**Excerpt to read:**
• • • • •

I spent thirty-six years in a college environment. It was a small college. It was so small when I arrived in 1977 that we could take all of the faculty and put them in a reasonably medium-sized room. We had our own offices (which was nice) but we were not departmentalized in my early days. When I left the college in 2013, we were departmentalized. That means that the humanities people had offices in their own building in their own area. Scientists were in another building, in their own departmental area.
My next door neighbor in 1977 was a physics professor*. A few feet down from him in the hallway was a biology professor*.
They tolerated the humanities guy at first but as the years went by, I got to know them both pretty well. I got to be their friend.
They were collegial, by that I mean they got along as professional teachers teaching their subject matter but I found out that they did not see eye-to-eye on some basic things.
The physics teacher had what I would call a more secular worldview regarding his view of science. Before we go any further, he was a Christian in his spiritual life but in his science life, he felt duty bound to give a scientific point of view as he presented his material. What do I mean when I say a scientific point of view? He did not inject religion into his course work . He felt that to take Christian concepts into the science classroom was not appropriate. In short, science and Christianity don’t mix. Don’t get me wrong. He did not advocate against Christianity but he felt that science as a subject matter was adequate for explaining physics and there was no need for God in his classroom.

• • • • •

**Exercise requirements:**
Write out the college reminiscence from "My next door" through "be their friend.", switching "hallway" to "corridor".

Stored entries
• • • • •

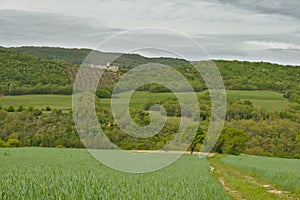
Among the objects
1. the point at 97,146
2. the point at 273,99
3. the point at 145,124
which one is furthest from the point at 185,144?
the point at 273,99

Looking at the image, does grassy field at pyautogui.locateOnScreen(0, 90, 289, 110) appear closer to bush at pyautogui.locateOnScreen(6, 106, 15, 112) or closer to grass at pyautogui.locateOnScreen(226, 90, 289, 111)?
grass at pyautogui.locateOnScreen(226, 90, 289, 111)

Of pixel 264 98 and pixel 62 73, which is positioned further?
pixel 264 98

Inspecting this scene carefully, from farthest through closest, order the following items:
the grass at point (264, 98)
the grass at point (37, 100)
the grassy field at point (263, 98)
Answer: the grassy field at point (263, 98) < the grass at point (264, 98) < the grass at point (37, 100)

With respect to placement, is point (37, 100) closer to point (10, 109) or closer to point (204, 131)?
point (10, 109)

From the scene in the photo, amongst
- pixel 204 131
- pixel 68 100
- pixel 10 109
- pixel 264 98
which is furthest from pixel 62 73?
pixel 264 98

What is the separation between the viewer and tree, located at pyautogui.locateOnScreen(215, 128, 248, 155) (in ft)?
213

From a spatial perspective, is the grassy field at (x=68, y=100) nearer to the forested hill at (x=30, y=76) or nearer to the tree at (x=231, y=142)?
the forested hill at (x=30, y=76)

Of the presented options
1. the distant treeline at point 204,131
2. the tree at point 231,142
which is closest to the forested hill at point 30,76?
the distant treeline at point 204,131

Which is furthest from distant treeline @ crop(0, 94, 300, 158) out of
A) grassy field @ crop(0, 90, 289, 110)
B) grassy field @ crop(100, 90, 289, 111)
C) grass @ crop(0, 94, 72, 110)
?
grass @ crop(0, 94, 72, 110)

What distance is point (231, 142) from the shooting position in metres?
65.6

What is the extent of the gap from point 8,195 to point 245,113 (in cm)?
8824

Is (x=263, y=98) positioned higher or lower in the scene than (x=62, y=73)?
lower

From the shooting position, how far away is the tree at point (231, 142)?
65062 mm

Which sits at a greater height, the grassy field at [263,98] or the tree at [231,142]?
the grassy field at [263,98]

• • • • •

**Worked solution:**
My next door neighbor in 1977 was a physics professor*. A few feet down from him in the corridor was a biology professor*.
They tolerated the humanities guy at first but as the years went by, I got to know them both pretty well. I got to be their friend.